Nike, on the other hand, offers location-specific ads while also showing off its video know-how. For its Nike “NYC By You” Shoe collection, the activewear brand kept its video ad short, mobile-optimized and subtitled, while also linking to commerce. The video featured an introduction to one of its collaborators—a smart move, given that videos with real-life footage perform better on Instagram than standard product shots.

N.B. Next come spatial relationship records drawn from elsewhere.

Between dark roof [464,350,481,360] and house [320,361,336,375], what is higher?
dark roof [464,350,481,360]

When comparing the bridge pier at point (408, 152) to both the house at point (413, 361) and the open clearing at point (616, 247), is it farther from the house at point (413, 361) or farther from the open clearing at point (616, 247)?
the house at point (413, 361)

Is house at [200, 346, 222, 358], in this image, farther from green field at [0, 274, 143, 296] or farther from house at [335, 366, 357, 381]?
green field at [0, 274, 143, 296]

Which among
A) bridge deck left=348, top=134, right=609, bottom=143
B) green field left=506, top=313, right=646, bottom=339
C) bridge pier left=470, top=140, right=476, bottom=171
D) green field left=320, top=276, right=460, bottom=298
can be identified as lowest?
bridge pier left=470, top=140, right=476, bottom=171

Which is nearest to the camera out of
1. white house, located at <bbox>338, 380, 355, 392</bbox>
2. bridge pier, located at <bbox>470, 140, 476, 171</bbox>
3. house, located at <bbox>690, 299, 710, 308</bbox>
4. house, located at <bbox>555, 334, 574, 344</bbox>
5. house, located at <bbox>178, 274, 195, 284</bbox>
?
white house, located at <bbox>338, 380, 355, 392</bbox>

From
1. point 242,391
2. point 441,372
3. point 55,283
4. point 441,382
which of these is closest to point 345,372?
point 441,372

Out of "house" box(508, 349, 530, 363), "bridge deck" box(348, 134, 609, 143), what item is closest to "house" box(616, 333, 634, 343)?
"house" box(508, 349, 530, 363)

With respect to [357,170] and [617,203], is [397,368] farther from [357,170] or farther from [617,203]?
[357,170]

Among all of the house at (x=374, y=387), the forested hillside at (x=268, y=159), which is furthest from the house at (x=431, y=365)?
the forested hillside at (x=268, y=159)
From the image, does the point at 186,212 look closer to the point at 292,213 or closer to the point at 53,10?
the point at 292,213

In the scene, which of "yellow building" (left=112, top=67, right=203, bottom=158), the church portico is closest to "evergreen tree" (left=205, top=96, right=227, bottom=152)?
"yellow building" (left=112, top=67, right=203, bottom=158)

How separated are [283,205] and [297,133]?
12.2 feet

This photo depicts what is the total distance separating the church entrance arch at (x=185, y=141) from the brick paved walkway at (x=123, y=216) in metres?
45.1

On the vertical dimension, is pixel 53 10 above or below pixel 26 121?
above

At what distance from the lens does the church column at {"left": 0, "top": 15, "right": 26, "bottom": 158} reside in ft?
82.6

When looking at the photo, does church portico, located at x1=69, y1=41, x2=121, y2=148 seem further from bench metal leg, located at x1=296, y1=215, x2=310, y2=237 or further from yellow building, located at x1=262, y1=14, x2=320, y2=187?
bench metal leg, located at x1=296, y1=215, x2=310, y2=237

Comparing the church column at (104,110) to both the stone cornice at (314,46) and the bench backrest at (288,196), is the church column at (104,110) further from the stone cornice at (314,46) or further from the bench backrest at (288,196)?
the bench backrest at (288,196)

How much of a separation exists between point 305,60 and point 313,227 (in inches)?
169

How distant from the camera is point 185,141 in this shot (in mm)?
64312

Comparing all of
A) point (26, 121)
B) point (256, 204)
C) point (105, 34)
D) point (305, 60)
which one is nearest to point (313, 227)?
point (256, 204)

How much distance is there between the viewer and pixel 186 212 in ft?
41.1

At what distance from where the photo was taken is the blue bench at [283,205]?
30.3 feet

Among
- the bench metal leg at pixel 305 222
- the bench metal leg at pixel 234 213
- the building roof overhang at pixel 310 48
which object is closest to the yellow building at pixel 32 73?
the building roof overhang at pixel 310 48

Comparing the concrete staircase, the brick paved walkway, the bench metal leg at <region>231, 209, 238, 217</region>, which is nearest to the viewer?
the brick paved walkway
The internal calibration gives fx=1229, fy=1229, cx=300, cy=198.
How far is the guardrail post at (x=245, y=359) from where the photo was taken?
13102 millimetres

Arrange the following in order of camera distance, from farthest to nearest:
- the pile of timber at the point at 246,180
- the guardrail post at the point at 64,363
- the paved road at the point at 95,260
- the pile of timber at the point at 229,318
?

Finally, Saks Fifth Avenue collaborated with Vogue Magazine using actress Natasha Lyonne as a spokesperson. Much like how Kate Spade leveraged Refinery29’s younger, millennial audience, Saks benefits from Vogue’s luxury-focused followers. By having Vogue’s Instagram (25 million followers) advertise Saks’ (1.5 million), the department store brand can expand its reach without having to increase its own follower count. While brand partnerships are nothing new, this use of social advertising marks a new form in which they can be executed.